Durante su breve recorrido por el drama de sus cuatro personajes, 40.000 Kms se muestra transparente en sus intenciones, poniendo el relieve en las palabras con las que los actores dibujan y sitúan un lugar en el mundo. Porque en verdad la dificultad está en localizar ese lugar, hacerlo suyo, en el seno de una sociedad que los juzga con la mirada severa del país de acogida. Que convierte a la actriz en esteticien, que no acaba de entender los raptos de melancolía cuando se añoran las rutinas de la vida anterior o que adolece de una falta de paciencia para tolerar el tiempo necesario para adaptarse a un nuevo entorno. De ahí, pues, que Teatro Club Social no pida de nosotros comprensión, que en ocasiones es el camino más fácil para zanjar las causas de un problema, sino atención. Acercar el oído. Escuchar. Atender a lo que sus personajes cuentan a apenas un palmo de las butacas, paradójicamente, a propósito de la larga distancia emocional que los separa de su nuevo contexto.

La combinación de las vivencias propias de sus actores con el trabajo de la ficción permite encontrar un punto de equilibrio en el que el drama no se imponga al testimonio, y viceversa. En el que las lágrimas no empañen la vista cuando se trata de analizar los procesos de adaptación cultural. Por eso, sobre todo pasados unos días, 40.000 Kms crece en el recuerdo al pensar en la calma, en la fluidez, con la que sus cuatro actores ponen en escena cada monólogo vital. Cómo se agrupan, cómo destacan sus puntos de contacto y también sus individualidades, cómo vindican unas raíces y, asimismo, el deseo de formar parte de su país de adopción. Y cómo bajo toda es calma flota la preocupación de una compañía teatral que busca en la mixtura entre documento y ficción los argumentos para entender cómo nuestras sociedades avanzadas no son capaces de dejar a un lado los prejuicios para abrazar y asimilar el salto entre culturas. Ese lenguaje íntimo que nos permite reconocernos en las diferencias.

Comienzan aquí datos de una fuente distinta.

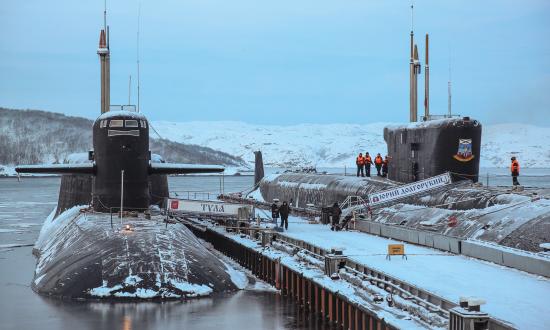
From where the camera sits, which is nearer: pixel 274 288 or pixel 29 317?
pixel 29 317

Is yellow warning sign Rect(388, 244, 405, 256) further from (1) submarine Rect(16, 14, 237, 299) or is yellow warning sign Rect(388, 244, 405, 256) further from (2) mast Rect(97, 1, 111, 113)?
(2) mast Rect(97, 1, 111, 113)

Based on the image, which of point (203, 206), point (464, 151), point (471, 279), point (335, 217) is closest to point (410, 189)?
point (464, 151)

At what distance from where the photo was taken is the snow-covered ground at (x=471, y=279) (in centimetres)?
1416

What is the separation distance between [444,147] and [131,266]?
15012 millimetres

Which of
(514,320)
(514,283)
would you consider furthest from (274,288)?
(514,320)

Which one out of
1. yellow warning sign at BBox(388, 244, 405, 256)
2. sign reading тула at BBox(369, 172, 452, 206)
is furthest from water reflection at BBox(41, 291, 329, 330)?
sign reading тула at BBox(369, 172, 452, 206)

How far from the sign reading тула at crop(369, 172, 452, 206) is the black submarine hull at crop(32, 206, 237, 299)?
386 inches

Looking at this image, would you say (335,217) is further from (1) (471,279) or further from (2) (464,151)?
(1) (471,279)

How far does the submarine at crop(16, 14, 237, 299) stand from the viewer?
18.8 meters

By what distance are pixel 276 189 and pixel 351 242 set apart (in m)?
23.3

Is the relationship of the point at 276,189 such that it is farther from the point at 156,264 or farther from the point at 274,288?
the point at 156,264

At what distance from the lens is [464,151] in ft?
98.3

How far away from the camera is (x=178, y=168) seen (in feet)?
87.8

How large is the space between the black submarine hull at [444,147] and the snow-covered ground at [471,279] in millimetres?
5967
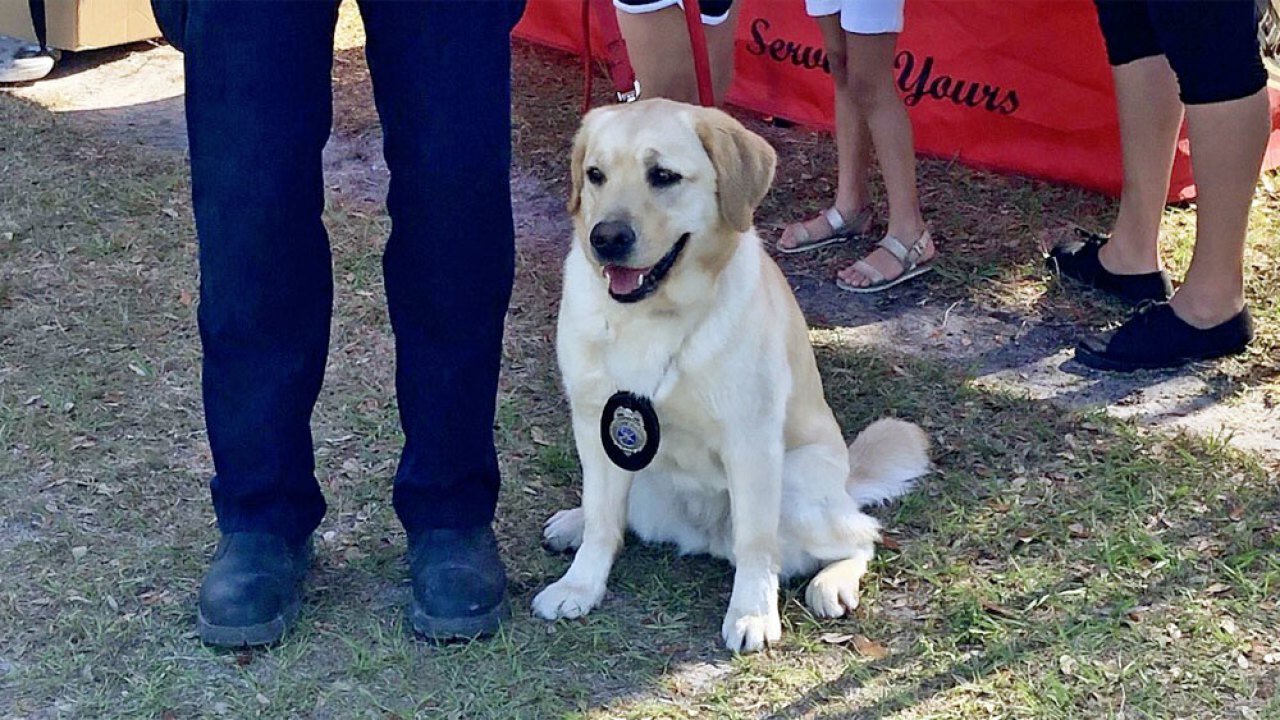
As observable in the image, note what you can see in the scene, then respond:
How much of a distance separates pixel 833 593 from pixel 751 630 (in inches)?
7.2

Tal vez 40.000 Kms sea una producción atípica, en la que el ardor político, si más no humano, hay que buscarlo entre líneas, en su defensa de unos personajes a los que nunca deja de escuchar. Pero es, sin duda, la clase de teatro social, a ras de suelo, al que hace falta acudir. O sentir. O vivir. En el que los rostros de sus actores, clavados en el modesto escenario, nos hablan a través de sus experiencias humanas del único encuentro cultural posible. Un largo monólogo dramático para entender la fuerza de unas raíces, la nostalgia como equipaje, el futuro incierto de una sociedad que no ha llevado a cabo ese cambio de pensar para adaptarse a la realidad del presente.